The Republican party has long-been considered the Anti-Science party for its outright denial of climate change and evolution. It’s even been suggested that people who identify as liberals are more intelligent. But that doesn’t preclude liberals from having their own major set of biases when it comes to science.
A new study by professors at the Ohio State University has found that liberals harbor anti-science beliefs when it comes to nuclear power and fracking. The study asked 1,518 people across the country to review a “new educational website about science,” but researchers were interested in their reception of “well-accepted scientific facts.” OSU communications professor and study co-author R. Kelly Garrett said, “Our point is there is evidence of bias on both sides, although the bias may appear on different issues.”

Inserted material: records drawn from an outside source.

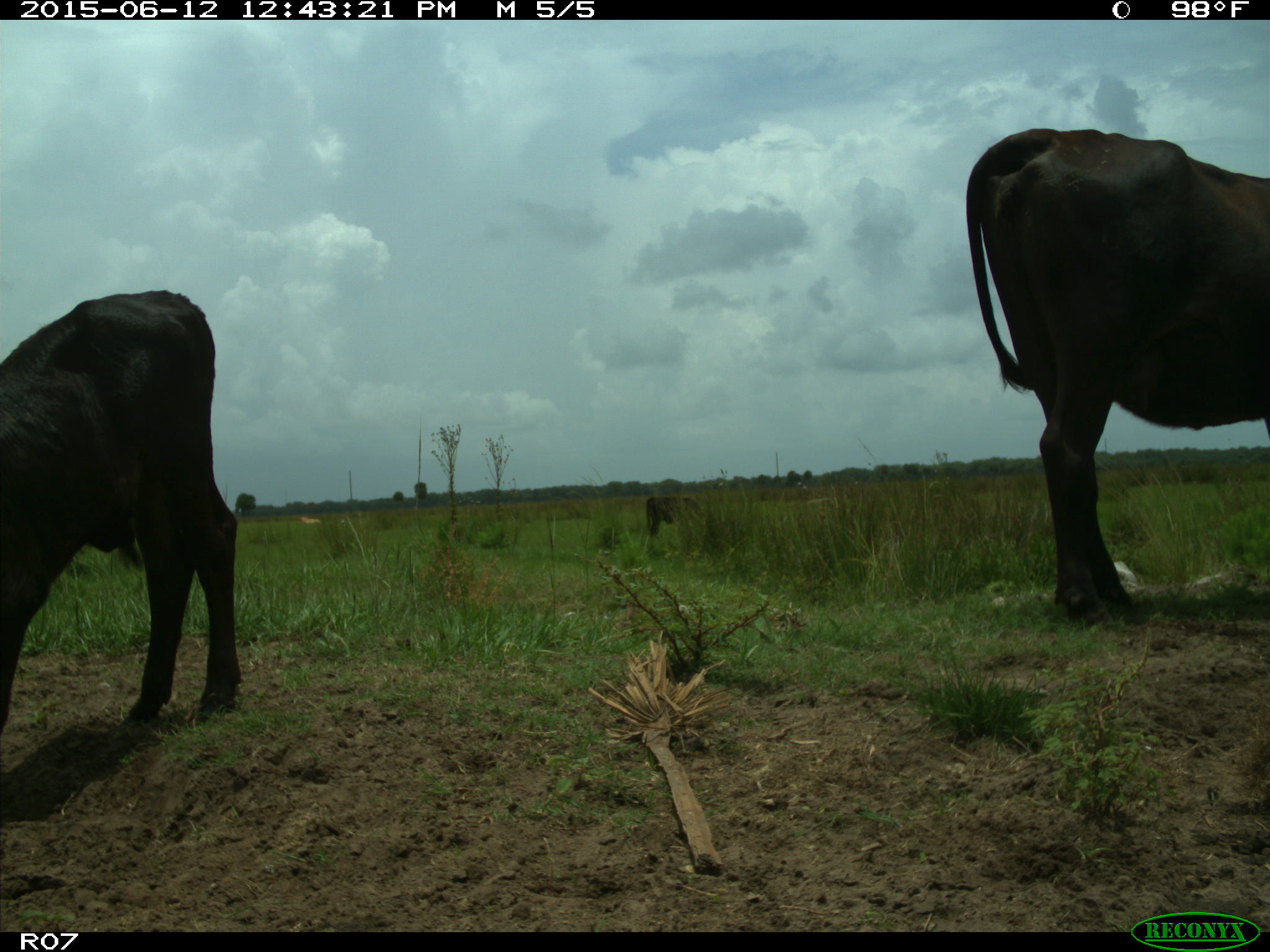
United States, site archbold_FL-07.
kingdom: Animalia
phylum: Chordata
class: Mammalia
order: Artiodactyla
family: Bovidae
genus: Bos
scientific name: Bos taurus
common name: domestic cow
Bos taurus (domestic cow).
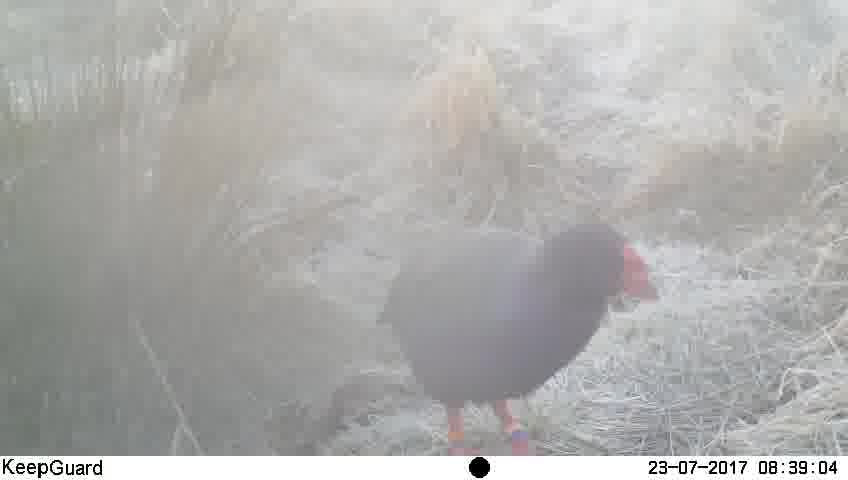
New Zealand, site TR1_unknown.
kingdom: Animalia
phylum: Chordata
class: Aves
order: Gruiformes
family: Rallidae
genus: Porphyrio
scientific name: Porphyrio mantelli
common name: takahe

Still, this does not mean that both sides are biased in equal measures. “Liberals may be biased about some issues, but that doesn’t mean they are wrong about humans causing climate change,” said co-author Erik Nisbet. “You can’t say our study supports the climate denialism movement.”From OSU:
Both liberals and conservatives felt more negative emotions when they read the scientific pages that challenged their views compared to those who read about the scientifically neutral topics (geology and astronomy).
However, the negative reaction of conservatives when they read about climate change and evolution was four times greater than that of liberals who read about nuclear power and fracking.
Both liberals and conservatives showed evidence of motivated resistance against the facts related to the science topics that challenged their political beliefs.
But again, conservatives reacted more strongly than liberals.
Perhaps the most important finding from the research was that talkiing about science in political terms has polarized the subject, hardening both parties to science. “Even liberals showed lower trust in science when they read about climate change and evolution, issues about which they generally agree with the scientific community,” said Garrett. “Just reading about these polarizing topics is having a negative effect on how people feel about science.”
It may not be surprising, but “Demonizing whole groups of people, saying that they are inherently incapable of understanding science, is not only false, it is not an effective communication strategy,” Garrett cautioned, with the media in mind. “Everyone can be biased. Calling people names is not a solution.”